One of the latests posts on the ASCD In Service blog talked about the possible death of the the novel in the secondary classroom.
I remember in high school I actually took a novel class where the teacher gave us a speed reading test in the beginning of the semester, and based on that we were given a number of pages that we had to read per week. When we finished a novel, we had to have a conference with him and maybe write a paper. During class, we all faced each other in rows and. . . read. I think my number was 250 pages per week, on top of my other work from all my other classes, so I ended up reading a lot of trash novels and none of the heavier classics on my "to read before I die" list because I needed to make my pages with minimal brain strain. In my other senior English class, I took short story and poetry, so not too much reading in that one either. I must say, I did not get very far on my list before I got to college and decided to major in chemistry.

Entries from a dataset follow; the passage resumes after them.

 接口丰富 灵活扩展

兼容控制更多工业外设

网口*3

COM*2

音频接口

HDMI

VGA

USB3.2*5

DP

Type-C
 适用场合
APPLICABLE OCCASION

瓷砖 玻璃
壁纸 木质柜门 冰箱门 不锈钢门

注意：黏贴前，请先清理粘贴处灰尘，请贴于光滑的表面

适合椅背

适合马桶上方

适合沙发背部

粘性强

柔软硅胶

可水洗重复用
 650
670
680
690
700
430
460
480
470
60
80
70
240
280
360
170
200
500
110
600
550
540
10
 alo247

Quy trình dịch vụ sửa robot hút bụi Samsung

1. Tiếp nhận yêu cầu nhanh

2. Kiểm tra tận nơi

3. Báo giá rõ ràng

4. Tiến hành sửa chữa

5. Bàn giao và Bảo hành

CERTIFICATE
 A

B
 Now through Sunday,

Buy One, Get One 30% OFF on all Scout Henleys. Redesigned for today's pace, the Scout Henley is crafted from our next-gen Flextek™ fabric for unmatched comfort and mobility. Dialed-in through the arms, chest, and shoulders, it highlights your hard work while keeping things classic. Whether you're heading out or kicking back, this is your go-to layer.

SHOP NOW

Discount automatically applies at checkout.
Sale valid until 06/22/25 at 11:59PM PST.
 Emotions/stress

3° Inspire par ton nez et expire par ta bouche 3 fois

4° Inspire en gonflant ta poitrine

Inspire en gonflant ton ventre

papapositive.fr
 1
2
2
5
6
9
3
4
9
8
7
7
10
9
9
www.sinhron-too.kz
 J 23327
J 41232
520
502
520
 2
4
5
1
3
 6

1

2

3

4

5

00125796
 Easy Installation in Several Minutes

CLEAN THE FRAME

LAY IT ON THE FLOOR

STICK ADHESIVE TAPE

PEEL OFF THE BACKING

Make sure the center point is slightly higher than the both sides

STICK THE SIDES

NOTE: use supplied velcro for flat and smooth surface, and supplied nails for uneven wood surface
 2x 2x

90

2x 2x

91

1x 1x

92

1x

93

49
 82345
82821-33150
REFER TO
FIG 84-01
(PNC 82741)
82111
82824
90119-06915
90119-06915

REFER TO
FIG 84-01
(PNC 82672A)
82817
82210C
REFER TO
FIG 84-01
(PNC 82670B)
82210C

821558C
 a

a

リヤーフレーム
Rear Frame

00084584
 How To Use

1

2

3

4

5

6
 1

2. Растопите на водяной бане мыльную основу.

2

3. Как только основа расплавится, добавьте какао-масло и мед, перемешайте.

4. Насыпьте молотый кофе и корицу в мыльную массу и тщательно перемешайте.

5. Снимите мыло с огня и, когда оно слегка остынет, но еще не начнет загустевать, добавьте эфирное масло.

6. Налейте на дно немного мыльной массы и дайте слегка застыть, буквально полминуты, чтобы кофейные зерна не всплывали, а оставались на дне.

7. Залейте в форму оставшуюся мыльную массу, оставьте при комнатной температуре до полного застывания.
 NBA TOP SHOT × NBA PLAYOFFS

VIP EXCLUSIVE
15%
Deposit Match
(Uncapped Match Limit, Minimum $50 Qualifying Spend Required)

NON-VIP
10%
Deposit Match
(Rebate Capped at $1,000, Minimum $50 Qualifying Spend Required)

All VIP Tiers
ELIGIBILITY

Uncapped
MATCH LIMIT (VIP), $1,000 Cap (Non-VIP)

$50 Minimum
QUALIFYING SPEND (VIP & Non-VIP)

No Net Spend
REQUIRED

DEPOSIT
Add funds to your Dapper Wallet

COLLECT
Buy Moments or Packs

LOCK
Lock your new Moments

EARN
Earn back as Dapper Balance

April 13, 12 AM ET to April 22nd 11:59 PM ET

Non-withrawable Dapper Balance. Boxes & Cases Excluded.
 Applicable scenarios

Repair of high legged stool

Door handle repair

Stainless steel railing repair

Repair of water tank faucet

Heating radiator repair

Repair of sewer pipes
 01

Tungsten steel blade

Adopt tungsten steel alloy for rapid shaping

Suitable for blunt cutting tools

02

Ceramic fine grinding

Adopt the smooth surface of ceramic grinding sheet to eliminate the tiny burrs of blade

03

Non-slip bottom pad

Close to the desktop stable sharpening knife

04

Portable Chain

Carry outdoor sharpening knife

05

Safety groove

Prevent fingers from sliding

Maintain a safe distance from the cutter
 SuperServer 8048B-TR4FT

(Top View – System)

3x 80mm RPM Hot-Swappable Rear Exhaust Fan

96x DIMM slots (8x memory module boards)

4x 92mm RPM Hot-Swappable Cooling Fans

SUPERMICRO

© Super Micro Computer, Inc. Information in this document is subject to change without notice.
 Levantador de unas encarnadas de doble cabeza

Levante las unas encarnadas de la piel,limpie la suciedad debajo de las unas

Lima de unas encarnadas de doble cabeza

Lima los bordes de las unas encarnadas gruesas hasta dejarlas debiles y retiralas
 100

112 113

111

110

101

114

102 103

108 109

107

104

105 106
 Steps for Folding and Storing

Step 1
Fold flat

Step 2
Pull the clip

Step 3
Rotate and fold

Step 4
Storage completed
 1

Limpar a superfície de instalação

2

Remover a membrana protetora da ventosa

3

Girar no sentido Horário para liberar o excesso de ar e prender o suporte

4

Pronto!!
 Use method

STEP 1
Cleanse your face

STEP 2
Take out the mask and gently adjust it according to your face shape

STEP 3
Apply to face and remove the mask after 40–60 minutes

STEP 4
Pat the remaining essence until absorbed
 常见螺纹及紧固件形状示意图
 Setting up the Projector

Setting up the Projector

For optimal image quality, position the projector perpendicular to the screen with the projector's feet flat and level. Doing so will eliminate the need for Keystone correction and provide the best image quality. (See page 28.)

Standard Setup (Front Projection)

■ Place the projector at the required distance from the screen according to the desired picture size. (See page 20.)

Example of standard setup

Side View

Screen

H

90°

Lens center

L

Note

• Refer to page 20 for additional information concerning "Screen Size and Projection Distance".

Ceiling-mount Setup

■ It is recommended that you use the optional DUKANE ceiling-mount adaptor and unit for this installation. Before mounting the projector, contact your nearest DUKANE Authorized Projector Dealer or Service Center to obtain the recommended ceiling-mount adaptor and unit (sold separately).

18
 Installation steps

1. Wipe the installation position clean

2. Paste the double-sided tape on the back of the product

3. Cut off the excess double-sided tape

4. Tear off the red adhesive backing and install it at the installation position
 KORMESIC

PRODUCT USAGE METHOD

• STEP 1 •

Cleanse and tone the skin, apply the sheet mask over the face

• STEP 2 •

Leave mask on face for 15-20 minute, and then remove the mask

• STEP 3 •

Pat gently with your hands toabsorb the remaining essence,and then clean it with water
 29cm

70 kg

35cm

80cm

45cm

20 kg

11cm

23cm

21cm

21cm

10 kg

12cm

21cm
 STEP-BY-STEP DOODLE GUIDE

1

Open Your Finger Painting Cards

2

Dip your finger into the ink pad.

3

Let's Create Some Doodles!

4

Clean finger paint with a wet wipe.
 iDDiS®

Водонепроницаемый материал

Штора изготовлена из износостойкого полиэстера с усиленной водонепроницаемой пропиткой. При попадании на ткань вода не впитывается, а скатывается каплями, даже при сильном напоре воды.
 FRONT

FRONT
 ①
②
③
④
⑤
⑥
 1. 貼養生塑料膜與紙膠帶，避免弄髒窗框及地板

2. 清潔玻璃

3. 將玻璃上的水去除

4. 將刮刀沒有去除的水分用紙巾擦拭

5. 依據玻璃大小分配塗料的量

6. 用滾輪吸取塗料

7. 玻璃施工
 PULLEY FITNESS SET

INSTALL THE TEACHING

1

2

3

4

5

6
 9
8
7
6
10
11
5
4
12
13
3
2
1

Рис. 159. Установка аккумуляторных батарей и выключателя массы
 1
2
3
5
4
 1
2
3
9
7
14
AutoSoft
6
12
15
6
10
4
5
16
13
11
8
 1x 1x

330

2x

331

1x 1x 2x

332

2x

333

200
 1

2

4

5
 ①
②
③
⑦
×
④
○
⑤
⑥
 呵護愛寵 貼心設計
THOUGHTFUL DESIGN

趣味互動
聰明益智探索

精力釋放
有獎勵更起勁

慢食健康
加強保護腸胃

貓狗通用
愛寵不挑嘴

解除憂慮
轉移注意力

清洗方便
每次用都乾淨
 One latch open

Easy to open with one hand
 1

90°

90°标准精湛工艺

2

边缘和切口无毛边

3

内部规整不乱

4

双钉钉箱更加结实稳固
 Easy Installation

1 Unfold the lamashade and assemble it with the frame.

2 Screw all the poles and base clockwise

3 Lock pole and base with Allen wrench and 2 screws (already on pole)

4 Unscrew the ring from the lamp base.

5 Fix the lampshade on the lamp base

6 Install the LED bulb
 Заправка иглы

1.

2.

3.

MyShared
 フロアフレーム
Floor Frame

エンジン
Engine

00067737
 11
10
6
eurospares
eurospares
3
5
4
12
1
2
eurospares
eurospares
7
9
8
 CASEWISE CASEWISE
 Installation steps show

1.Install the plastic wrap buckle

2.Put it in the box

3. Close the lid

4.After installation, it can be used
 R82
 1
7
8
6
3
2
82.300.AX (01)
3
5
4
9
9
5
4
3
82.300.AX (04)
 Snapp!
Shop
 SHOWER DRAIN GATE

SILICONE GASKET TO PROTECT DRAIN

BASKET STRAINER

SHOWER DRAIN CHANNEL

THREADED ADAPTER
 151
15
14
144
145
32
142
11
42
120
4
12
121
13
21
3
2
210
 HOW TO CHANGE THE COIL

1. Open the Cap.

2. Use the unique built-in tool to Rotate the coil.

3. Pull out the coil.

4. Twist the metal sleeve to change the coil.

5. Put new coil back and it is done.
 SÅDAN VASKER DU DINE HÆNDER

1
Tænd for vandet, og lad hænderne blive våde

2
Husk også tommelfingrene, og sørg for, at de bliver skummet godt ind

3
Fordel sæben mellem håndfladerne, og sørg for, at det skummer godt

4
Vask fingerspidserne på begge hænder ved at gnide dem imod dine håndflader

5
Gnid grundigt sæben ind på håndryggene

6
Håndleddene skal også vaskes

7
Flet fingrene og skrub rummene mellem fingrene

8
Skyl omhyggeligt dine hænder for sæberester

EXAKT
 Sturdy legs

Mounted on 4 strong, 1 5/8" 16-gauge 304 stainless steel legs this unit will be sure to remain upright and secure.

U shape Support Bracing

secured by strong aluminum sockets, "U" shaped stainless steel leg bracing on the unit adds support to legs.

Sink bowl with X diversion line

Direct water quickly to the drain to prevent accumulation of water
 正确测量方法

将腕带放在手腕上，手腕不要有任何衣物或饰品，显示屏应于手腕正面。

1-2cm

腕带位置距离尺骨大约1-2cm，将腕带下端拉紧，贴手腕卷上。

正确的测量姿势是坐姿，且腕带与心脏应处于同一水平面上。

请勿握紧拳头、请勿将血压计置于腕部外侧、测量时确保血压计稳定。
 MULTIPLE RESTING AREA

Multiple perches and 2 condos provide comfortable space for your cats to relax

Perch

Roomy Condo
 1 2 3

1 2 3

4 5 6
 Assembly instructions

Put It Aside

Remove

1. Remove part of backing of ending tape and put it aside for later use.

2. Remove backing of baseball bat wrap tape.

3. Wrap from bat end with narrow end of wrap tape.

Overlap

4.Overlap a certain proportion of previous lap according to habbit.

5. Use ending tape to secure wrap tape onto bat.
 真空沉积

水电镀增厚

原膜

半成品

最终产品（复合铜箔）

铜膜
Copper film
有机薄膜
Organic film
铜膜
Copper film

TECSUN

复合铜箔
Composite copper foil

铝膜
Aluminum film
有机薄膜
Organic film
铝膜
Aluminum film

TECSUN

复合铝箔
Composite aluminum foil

I did not stay with chemistry and ended up graduating as an English major, but besides my Russian lit. class, I didn't read any novels. I read a lot of excerpts in Norton Anthologies and I read plays and poems. When I started teaching English, it was no longer considered best practice to have English electives courses so we taught pretty much from the textbook (more excerpts, short stories and plays). We covered maybe one or two novels a year, except for my AP classes who did six at the most. My all time favorite American lit. books to fall back on as a teacher were: To Kill a Mockingbird, The Great Gatsby, Joy Luck Club, Of Mice and Men (or Grapes of Wrath) and Their Eyes Were Watching God.
Laura Hamilton, of the RAND Corporation, addressed this idea that teachers are no longer using novels at a November 20 forum on standardized assessments hosted by the Center on Education Policy. According to Hamilton, more and more teachers are assigning short passages to their students to read because this is how reading is tested on most assessments under NCLB. Instead of assigning novels to students and having them write essays on what they read, educators are having the students read short passages and answer multiple-choice questions or, in essence, teaching to the test.
The pressures associated with achieving high assessment scores may have put some of these educators in a position where they see no need to incorporate novels into their curriculum. But if students only read short passages, then that is what they will become accustomed to, and some may not even comprehend why it is important to read a full-length book.
Are novels assigned less frequently than in the past in your school system? How do you think assigning short passages instead of full-length novels will affect students, and do you think assessments have killed the novel in the classroom? If novels are no longer assigned in the classroom, which of the "canonical" novels will you mourn for?